Tuesday, April 23, 2024

Nana Camille Yarbrough Talks #BLM, Black Beauty and Cultural Appropriation

Nana Camille Yarbrough*The Black Lives Matter movement may rub a few veteran activists the wrong way, but don’t count Nana Camille Yarbrough among them.

According to the famed music artist-activist, the effort is “important” in taking a stand against those who work to disrespect and belittle people of color.

“I am an artist. That means if you like great musicians or a great painter, when they look at something, they see more than what people who don’t have that inborn grace see. And so that’s my approach. My music speaks of not rebellion, but insisting upon the dignity of our people, Yarbrough told EURweb’s Lee Bailey. “Black Lives Matter is important. Now there’s always been an effort to separate the old from the young. The light-skinned from the dark-skinned. There’s always an energy there to separate us and have us fighting each other.”

“I know that every organization that’s working to make things better to get rid of racism has people in it who are put there to turn it into a fight against one another. It always comes up. So black lives matter. Of course they matter. All lives matter,” she added. “Yeah, that’s y’all, but you’re not being shot down in the street. The prisons are not being filled with your youth. And not just youth. With older people too. Your unemployment is not the way ours is.”

As a supporter of Black Lives Matter, Yarbrough, 78,  gives respect to young activists while some insist on criticizing the movement. In her eyes, it’s the job of seasoned activists to not only support, but also provide guidance for those coming after them to effect change in the best way possible.

“It’s not the job of the elders to tell our youth which road to take. It is our job to show them the light of knowledge and they will find their own way. That’s what we have to do,” Yarbrough voiced while quoting late Africana studies pioneer John Henrik Clarke.

PROBLEMS TO SOLVE
a - Condense the paragraph of the Yarbrough article that begins "As a supporter of Black Lives Matter" into one shorter sentence that keeps its main facts.
b - In the Yarbrough article, whom was Yarbrough quoting when she spoke about the job of the elders?
c - Resume the Yarbrough article, picking up right after its final paragraph.

Recorded data
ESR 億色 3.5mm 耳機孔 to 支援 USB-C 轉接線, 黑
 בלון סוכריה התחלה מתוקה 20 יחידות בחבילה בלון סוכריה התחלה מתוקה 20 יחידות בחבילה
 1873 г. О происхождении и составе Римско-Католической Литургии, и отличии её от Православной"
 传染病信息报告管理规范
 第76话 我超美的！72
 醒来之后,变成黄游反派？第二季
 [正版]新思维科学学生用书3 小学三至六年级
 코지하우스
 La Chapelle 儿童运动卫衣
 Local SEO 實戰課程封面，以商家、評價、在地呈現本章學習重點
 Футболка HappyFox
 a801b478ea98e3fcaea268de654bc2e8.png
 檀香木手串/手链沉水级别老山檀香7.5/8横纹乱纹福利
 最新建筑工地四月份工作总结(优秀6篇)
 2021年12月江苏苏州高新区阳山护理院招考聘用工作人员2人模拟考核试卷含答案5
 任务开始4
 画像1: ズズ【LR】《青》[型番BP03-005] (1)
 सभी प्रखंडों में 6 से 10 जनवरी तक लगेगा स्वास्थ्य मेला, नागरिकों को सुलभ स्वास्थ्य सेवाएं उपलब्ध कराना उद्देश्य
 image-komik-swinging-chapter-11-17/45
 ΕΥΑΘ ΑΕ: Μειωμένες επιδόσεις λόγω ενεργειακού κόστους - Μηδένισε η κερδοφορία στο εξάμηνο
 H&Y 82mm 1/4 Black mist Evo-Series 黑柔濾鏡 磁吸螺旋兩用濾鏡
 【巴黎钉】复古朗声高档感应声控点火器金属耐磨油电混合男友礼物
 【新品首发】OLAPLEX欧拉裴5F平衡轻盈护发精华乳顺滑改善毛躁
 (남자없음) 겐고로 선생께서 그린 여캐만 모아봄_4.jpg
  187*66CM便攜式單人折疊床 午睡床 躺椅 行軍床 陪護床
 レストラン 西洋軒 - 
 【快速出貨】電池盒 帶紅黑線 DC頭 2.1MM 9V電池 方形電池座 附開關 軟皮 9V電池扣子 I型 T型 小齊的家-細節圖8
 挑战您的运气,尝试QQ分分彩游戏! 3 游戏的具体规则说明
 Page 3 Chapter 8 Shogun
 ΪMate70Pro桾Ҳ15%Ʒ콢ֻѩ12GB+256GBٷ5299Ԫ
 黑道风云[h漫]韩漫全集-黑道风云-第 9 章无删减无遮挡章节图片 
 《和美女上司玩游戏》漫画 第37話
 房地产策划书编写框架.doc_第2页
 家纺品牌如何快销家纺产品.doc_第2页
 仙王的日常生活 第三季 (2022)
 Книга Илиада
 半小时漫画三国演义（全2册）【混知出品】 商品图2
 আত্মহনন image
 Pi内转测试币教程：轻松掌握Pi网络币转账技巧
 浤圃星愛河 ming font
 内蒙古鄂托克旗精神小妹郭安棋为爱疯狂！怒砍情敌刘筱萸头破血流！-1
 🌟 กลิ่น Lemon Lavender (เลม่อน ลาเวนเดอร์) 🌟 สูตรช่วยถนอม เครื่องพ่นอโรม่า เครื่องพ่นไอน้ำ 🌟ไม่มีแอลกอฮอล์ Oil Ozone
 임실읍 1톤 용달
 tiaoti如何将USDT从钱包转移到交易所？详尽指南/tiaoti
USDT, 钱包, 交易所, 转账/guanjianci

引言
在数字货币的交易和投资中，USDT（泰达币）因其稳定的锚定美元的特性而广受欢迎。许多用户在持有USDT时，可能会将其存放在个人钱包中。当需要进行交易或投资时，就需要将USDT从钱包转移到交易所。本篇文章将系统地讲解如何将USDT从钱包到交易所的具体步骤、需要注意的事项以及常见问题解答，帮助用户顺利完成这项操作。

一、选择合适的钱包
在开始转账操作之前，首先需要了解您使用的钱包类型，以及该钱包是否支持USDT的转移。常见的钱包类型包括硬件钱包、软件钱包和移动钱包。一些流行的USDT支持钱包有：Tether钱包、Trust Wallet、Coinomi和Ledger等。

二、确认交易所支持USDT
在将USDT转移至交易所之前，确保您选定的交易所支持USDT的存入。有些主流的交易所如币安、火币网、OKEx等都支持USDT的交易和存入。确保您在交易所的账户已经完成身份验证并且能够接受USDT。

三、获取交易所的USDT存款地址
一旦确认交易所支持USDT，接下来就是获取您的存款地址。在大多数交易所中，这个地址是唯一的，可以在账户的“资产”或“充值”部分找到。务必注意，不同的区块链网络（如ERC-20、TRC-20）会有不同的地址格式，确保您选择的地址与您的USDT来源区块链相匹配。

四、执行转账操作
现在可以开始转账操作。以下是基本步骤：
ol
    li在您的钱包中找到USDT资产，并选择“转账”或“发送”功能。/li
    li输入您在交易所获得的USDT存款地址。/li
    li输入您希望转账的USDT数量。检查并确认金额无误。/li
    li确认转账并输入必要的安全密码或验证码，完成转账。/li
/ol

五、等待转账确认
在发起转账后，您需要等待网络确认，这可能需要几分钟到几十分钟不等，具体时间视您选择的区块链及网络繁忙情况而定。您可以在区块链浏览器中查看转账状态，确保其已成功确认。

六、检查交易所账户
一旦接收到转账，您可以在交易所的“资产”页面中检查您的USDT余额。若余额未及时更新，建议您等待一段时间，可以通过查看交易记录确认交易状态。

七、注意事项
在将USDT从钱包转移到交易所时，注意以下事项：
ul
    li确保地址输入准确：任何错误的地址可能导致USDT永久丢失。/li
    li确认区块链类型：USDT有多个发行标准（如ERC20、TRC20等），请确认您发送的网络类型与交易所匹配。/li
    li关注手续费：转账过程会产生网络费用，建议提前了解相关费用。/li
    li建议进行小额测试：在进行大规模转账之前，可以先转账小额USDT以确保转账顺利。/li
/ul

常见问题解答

ANSWERS FOR THIS EXERCISE
a - Yarbrough, 78, supports Black Lives Matter and respects young activists despite the movement's critics, believing seasoned activists should both support and guide the next generation so it can effect change as well as possible.

b - She was quoting the late Africana studies pioneer John Henrik Clarke.

c -
An award-winning performance artist, author, and cultural activist, Yarbrough is no stranger to standing up against social injustice. The Chicago native, a product of the city’s south side, has utilized various outlets to highlight the contributions of people of African ancestry. From her first children’s book “Cornrows” to her classic first album, “The Iron Pot Cooker” to her long-running television show “Ancestor House,” Yarbrough has made it her mission to let the world know how beautiful, intelligent and important people of color are to the world at large with each performance and appearance.

“The other day, they had a great parade here in New York City for the Irish Americans and the streets were full of thousands of people having a ball and wearing badges saying ‘Kiss me I’m Irish.’ And not too long from now, there’s gonna be another big celebration, Columbus Day, which the Italian people will fill the streets and parade and do all kinds of things. And they’re asking you to love them too because they are Italian Americans,” she said as she noted the love other nationalities have shown each other as opposed to African-Americans.

“It just hurt my heart a little bit to see people today dividing themselves, saying ‘I’m not African-American. I’m an American.’ That link, that hyphen, is a connecting tissue. If you’re American, all of us, they’re talking about immigrants now; everybody here came from some place else. We didn’t come voluntarily, but we are still Africans in America. Just as the Italians, no matter who, if they married out of their group or whoever, they still claim that.”

“I think that that’s our honor,” continued Yarbrough. “There’s so much pride, so much to be proud of, to celebrate. Everybody else loves our culture. They don’t say it. They just take it. and so what I do, as it develops on the south side of Chicago where I was born and raised, and its difficult, “ continued Yarbrough, who referenced fellow Chicagoans Earth, Wind & Fire among those who have “focused on the spirituality and the love of our people.”

When writing “Cornrows,” the singer’s love was clearly shown as she deposited a history lesson as well as show the beauty in an hairstyle that she got tired of people ridiculing.

Cornrows-Yarbrough-Camille-9780833500632“Although it is a classic style for African-American hair, I wrote that book because I wanted our children to learn our history, how cornrows got its name. From what we saw, the braiding, the style and the look of it was similar to the growth of corn in the stalk, how they overlapped one another. And so it was called cornrows. But I used that book to tell how we got here, how we arrived here. Where we came from, what were some of the symbols there.”

The mocking of the cornrows hairstyle, Yarbrough found, was one of many methods used to take away the esteem of black people, a practice that still goes on today. So much so that she believes the issue is purposefully being avoided by many who simply don’t want to discuss it and country’s brutal racial past.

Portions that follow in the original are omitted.